# How do you find all the real and complex roots and use Descartes Rule of Signs to analyze the zeros of P(x) = 12x^4 + x^3 + 4x^2 + 7x + 8 ?

Aug 2, 2016

This quartic has $4$ Complex non-Real zeros.

#### Explanation:

$P \left(x\right) = 12 {x}^{4} + {x}^{3} + 4 {x}^{2} + 7 x + 8$

By the rational root theorem, any rational zeros of $P \left(x\right)$ are expressible in the form $\frac{p}{q}$ for integers $p , q$ with $p$ a divisor of the constant term $8$ and $q$ a divisor of the coefficient $12$ of the leading term.

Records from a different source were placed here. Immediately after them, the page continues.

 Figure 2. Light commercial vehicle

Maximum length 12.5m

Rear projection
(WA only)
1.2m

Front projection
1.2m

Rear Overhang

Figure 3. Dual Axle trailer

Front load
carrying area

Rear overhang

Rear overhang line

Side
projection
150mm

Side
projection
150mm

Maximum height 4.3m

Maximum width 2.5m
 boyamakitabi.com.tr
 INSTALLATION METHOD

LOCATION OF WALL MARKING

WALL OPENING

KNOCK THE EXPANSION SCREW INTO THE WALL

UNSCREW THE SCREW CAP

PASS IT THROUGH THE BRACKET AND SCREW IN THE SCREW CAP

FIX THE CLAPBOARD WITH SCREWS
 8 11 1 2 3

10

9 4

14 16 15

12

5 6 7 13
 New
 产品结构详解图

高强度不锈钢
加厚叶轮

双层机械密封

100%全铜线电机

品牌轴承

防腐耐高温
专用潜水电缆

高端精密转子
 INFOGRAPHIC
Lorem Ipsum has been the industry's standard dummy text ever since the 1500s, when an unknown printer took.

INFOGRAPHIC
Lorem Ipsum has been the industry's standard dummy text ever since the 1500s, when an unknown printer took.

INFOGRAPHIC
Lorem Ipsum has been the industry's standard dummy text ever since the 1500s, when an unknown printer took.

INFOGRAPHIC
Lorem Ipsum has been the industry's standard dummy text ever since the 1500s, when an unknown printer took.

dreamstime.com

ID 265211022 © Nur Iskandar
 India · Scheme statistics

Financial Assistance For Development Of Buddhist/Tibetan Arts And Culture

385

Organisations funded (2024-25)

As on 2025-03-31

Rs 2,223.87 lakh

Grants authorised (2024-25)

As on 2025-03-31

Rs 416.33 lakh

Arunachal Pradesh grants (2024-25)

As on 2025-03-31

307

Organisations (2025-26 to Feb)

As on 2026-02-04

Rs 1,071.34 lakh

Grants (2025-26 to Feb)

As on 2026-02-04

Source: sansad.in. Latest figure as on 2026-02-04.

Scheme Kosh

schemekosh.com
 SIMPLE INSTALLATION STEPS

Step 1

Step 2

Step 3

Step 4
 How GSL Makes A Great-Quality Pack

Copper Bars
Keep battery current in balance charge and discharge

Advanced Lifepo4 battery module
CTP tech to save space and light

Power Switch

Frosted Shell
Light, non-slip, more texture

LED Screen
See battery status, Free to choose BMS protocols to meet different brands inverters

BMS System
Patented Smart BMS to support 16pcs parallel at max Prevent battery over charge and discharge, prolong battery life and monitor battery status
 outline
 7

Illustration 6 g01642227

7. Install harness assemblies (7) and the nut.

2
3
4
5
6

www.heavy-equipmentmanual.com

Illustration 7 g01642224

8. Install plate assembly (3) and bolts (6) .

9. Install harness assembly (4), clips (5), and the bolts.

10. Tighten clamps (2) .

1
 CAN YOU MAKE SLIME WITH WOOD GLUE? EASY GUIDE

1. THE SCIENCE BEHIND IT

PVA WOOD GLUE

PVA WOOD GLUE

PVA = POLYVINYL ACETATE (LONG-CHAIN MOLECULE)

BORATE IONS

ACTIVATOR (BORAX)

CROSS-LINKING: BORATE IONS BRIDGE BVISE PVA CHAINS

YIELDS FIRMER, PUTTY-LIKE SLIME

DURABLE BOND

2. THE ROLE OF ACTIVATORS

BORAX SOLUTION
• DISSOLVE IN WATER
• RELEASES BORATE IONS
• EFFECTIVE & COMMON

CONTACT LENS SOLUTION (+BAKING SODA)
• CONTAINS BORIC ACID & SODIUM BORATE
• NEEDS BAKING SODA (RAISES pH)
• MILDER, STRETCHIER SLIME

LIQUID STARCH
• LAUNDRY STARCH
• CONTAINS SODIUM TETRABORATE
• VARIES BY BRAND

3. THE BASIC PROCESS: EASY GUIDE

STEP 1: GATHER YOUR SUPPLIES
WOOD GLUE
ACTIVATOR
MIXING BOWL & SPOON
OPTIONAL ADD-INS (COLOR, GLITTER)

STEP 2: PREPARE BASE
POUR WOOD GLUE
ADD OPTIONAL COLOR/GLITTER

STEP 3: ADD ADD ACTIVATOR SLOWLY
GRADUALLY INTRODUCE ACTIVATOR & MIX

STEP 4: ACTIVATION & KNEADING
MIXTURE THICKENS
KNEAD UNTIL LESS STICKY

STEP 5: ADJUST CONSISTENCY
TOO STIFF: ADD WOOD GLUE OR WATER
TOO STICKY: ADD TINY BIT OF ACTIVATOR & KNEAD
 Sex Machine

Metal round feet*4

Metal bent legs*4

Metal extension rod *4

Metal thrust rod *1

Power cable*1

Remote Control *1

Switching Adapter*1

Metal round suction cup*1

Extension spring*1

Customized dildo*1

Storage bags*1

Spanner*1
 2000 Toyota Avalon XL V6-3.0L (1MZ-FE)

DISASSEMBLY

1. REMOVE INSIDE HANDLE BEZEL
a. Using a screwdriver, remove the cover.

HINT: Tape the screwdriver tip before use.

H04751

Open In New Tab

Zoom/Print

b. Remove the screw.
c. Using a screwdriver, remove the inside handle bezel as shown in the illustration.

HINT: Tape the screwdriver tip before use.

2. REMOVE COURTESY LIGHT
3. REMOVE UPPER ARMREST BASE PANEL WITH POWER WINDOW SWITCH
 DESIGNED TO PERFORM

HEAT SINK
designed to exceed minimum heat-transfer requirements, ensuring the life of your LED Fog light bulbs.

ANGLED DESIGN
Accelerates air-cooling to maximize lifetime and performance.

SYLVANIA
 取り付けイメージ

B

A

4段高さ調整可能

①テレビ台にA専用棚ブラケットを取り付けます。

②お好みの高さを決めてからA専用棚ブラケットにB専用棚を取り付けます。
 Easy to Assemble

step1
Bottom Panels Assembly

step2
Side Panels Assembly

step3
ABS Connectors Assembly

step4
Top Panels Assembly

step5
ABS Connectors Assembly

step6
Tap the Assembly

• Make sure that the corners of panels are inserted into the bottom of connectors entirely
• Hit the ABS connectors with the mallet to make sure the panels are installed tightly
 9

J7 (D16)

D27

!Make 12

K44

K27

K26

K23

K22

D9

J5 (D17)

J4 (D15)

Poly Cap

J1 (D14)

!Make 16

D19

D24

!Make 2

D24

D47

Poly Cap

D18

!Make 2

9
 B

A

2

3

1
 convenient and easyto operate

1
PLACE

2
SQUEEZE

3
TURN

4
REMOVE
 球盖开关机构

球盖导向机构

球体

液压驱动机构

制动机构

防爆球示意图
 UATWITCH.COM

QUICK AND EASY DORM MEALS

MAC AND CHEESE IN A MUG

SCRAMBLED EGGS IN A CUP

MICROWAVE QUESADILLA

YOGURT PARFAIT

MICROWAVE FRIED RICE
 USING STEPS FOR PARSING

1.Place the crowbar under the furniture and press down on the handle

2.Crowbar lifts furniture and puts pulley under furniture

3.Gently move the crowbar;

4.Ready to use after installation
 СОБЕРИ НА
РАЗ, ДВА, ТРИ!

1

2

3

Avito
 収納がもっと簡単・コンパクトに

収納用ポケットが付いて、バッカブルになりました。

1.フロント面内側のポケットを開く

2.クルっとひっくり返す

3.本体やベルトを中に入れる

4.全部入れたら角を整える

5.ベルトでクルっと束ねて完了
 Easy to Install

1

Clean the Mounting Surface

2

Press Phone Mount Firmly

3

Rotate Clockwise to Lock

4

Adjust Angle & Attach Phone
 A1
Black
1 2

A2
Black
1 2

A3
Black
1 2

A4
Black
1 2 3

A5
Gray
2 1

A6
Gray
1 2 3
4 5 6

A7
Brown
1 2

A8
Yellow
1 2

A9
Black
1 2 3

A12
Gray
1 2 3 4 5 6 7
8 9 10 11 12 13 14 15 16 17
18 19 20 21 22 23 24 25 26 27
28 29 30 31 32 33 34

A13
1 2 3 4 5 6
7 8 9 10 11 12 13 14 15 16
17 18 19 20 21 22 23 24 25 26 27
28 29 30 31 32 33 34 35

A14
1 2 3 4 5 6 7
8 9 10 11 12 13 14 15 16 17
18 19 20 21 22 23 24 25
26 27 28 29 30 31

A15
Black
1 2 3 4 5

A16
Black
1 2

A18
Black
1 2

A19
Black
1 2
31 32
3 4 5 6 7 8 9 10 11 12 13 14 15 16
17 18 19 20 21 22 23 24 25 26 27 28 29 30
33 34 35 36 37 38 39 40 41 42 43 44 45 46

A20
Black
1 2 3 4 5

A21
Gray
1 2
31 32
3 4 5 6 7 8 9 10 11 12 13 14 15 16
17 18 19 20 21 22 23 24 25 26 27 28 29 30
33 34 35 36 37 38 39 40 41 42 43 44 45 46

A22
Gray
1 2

That means that the only possible rational zeros are:

$\pm \frac{1}{12} , \pm \frac{1}{6} , \pm \frac{1}{4} , \pm \frac{1}{3} , + \frac{1}{2} , \pm \frac{2}{3} , \pm 1 , \pm \frac{4}{3} , \pm 2 , \pm \frac{8}{3} , \pm 4 , \pm 8$

In addition note that all of the signs of the coefficients are positive, so there are no changes of sign. So by Descartes rule of signs there are no positive zeros.

Reversing the signs on the terms with odd degree, we get the pattern of signs: $+ - + - +$. With $4$ changes of sign, that means that there are $4$, $2$ or $0$ negative Real zeros.

So the only possible rational zeros are:

$- \frac{1}{12} , - \frac{1}{6} , - \frac{1}{4} , - \frac{1}{3} , - \frac{1}{2} , - \frac{2}{3} , - 1 , - \frac{4}{3} , - 2 , - \frac{8}{3} , - 4 , - 8$

That leaves $0$, $2$ or $4$ non-Real Complex zeros, occuring in Complex conjugate pairs.

Trying each of the possible rational zeros in turn, we find that $P \left(x\right) > 0$ for all of them. So $P \left(x\right)$ has no rational zeros.

Though it is possible to find the zeros analytically, it gets very messy. It is substantially easier to find approximations to the zeros using a numerical method such as Durand-Kerner to find:

${x}_{1 , 2} \approx 0.56217 \pm 0.86572 i$

${x}_{3 , 4} \approx - 0.60384 \pm 0.51093 i$